Per-patient costs for the practices fell by 1.2 percent. The state Department of Human Services had set a target increase of 2.6 percent based on increases in previous years. For practices that were not enrolled in the program, average patient costs increased 0.6 percent in 2014, according to the Center for Health Improvement report.

The state Department of Human Services announced in October that 19 of the provider groups had per-patient costs in 2014 low enough to qualify for bonuses totaling $5.3 million.

Joe Thompson, director of the Center for Health Improvement, noted that the Medicaid program allowed practices serving at least 5,000 Medicaid patients to qualify for bonuses based on their average costs.

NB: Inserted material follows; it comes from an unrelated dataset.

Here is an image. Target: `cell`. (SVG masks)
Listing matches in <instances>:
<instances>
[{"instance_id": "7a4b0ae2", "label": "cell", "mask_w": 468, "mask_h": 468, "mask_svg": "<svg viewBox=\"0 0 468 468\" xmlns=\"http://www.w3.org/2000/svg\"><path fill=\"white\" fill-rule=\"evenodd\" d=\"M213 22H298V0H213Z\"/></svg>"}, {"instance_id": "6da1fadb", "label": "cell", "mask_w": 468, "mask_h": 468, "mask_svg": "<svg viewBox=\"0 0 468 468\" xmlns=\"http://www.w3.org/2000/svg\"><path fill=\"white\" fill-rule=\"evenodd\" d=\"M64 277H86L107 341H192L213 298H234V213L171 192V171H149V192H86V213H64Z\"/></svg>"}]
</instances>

That may have provided a greater incentive to lower costs than the Medicare pilot program did, he said. In the pilot program, bonuses were based on the costs for the entire region.

Thompson also pointed to findings from the evaluation indicating the pilot project has produced good results. For instance, from 2013 to 2014, slightly more Medicare beneficiaries whose doctors are in the pilot project reported discussing their health goals with a clinic staff member, being able to quickly schedule appointments when needed and having input in their treatment.

Meanwhile, the comparison group's scores in those areas fell slightly.

Compared with the comparison group, practices in the pilot project also showed improvement in the number of Medicare beneficiaries with diabetes who received at least one of four types of tests to monitor their condition.

The pilot project is an example of "the health care system moving in the right direction," Thompson said.

The program also has helped Arkansas Blue Cross and Blue Shield's customers get better care, company spokesman Max Greenwood.

Customers whose doctors are in the program visit the emergency room less frequently, use cheaper generic drugs instead of brand-name drugs more often and have fewer hospitalizations and readmissions, she said.

The results have been similar for patients whose doctors are enrolled in the Medicaid-led program, she said.

William Golden, the state Medicaid program's medical director, said the program is "reinvesting in primary care, which is frankly something that is long overdue."

Walsh said he's reserving judgment. The approach "sounds good," but hasn't yet been fully tested, he said.

"I think it's just going to take time to see, well, was it worth it? Did it save money? Did it save lives?" Walsh said. "I don't think we know the answer to that yet."